By Marina Herriges, first year student, MPhil Textile Conservation.
Conservation is a field which requires constant study and reading in order to build a strong foundation as a good professional. To achieve that, international events seem to be a place where professionals and students meet to discuss new trends and share their thoughts. This was my main objective when I applied to participate in the 27th biennial IIC Congress, Preventive Conservation: ‘The State of the Art’, in Turin (Italy) in September 2018. This congress drew my attention as it could contribute not only to my understanding of the decision-making processes of a textile conservation professional but also in further activities that I could be involved with to improve the long-term preservation of objects as a whole.
Of course, the congress had some very interesting talks concerning textile conservation such as the decision-making process regarding tapestry conservation and its environmental exposure at the Hampton Court Palace`s Great Hall or the “Operation Clothes Moth” that expressed public engagement as a fundamental instrument for the preventive conservation of the UK textile heritage. However, what made the most impression on me were some of the other discussions that took place which I thought were very insightful for me as a student and which I believe will contribute to my future as a conservator of textile objects.
One of the subjects discussed extensively was communication as an indispensable tool within various aspects of conservation. One aspect was communication through documentation and how it documentation needs to be a record for keeping data for further work, but also to be understood by others who need to access the information but that are not necessarily conservators. Another interesting point was made by Professor Joelle D.J. Wickens from the University of Delaware (USA). She discussed the importance of how we communicate our work as conservators inside an institution in relation to multidisciplinary teams and highlighted the need to increase our ability to listen and speak to professionals that don’t understand our jargon and provide appropriate information about what we have done. Communication with museum visitors was debated as a powerful tool in connecting a community to its heritage and enhancing the sense of ownership and preservation. Soft skills such as leadership, flexibility, confidence, empathy and critical thinking were also emphasised as important abilities to be developed by emerging conservators.

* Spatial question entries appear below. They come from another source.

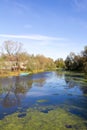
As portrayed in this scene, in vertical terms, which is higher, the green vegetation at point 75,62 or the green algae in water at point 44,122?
the green vegetation at point 75,62

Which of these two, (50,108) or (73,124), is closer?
(73,124)

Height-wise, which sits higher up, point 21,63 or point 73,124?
point 21,63

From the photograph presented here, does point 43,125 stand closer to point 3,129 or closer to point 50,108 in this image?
point 3,129

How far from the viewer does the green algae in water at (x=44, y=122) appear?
416 inches

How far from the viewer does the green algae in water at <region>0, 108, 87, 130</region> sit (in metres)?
10.6

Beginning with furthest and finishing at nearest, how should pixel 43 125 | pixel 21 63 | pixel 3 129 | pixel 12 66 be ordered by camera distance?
pixel 21 63 → pixel 12 66 → pixel 43 125 → pixel 3 129

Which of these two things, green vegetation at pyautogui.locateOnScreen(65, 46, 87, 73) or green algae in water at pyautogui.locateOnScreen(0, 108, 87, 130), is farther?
green vegetation at pyautogui.locateOnScreen(65, 46, 87, 73)

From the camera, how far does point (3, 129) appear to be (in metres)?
10.1

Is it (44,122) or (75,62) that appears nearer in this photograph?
(44,122)

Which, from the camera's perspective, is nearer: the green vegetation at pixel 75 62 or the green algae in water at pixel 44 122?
the green algae in water at pixel 44 122

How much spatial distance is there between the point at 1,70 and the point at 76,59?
1348 inches

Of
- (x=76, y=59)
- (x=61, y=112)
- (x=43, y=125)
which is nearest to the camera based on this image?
(x=43, y=125)

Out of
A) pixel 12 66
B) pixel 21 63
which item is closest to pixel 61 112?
pixel 12 66

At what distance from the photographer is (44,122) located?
37.4ft
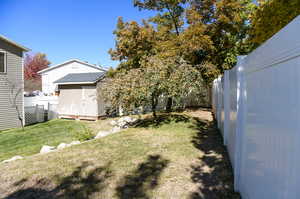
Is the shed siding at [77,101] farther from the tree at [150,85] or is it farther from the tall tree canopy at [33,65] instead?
the tall tree canopy at [33,65]

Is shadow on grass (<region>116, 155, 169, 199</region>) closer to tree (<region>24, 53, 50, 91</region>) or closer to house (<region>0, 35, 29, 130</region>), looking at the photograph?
house (<region>0, 35, 29, 130</region>)

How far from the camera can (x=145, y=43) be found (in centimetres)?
1297

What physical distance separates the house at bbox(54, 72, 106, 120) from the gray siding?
10.6ft

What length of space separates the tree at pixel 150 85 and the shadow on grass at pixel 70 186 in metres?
4.10

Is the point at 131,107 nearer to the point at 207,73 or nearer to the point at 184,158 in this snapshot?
the point at 184,158

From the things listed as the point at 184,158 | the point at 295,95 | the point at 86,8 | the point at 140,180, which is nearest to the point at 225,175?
the point at 184,158

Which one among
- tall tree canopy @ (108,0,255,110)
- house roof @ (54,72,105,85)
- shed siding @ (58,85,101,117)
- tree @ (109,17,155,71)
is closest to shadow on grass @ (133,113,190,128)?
tall tree canopy @ (108,0,255,110)

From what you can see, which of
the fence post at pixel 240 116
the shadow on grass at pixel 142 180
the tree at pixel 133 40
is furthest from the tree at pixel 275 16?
the tree at pixel 133 40

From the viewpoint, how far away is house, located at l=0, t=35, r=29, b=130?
1159cm

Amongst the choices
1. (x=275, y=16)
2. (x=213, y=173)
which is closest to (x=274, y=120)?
(x=213, y=173)

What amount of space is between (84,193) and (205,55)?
12.4m

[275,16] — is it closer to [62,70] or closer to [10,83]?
[10,83]

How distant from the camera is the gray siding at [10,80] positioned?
38.0 feet

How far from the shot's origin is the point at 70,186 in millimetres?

The congress was also an excellent opportunity to speak with professionals from all over the world, to discuss common points which were addressed in different ways due to the specific contexts, climates or politics. Exchanging experiences and knowledge (and sometimes insecurities) made me feel I was inside a professional community in which we could discuss and share our thoughts to improve our decision-making processes as well as personal issues.
On various days the dialogue centred around the changing demands and perceptions of the profession with a substantial debate about ‘old school’ thoughts and definitions. Museum professionals and institutions are more and more aware of the importance of preventive conservation and the value of this subject is increasing within organisations. Sustainability and green actions, another very present topic, are in demand now and consequently preventive conservation needs to work in this direction.
Participating in the 2018 IIC Congress made me reflect more broadly on our responsibility to objects and the communities they belong to as well as the objectives of preventive conservation. I enjoyed this opportunity very much as it was a great chance to hear from a wide range of professionals (also some well-known conservators like Stefan Michalski and Gael de Guichen). As a student and emerging professional, I would recommend this experience to every scholar as a chance to rethink values and concepts and definitely learn from and get in touch with experienced conservators. I would like to thank the Bromelle Memorial Fund for allowing me to attend this conference and I look forward to the next IIC 2020 Conference in New Delhi.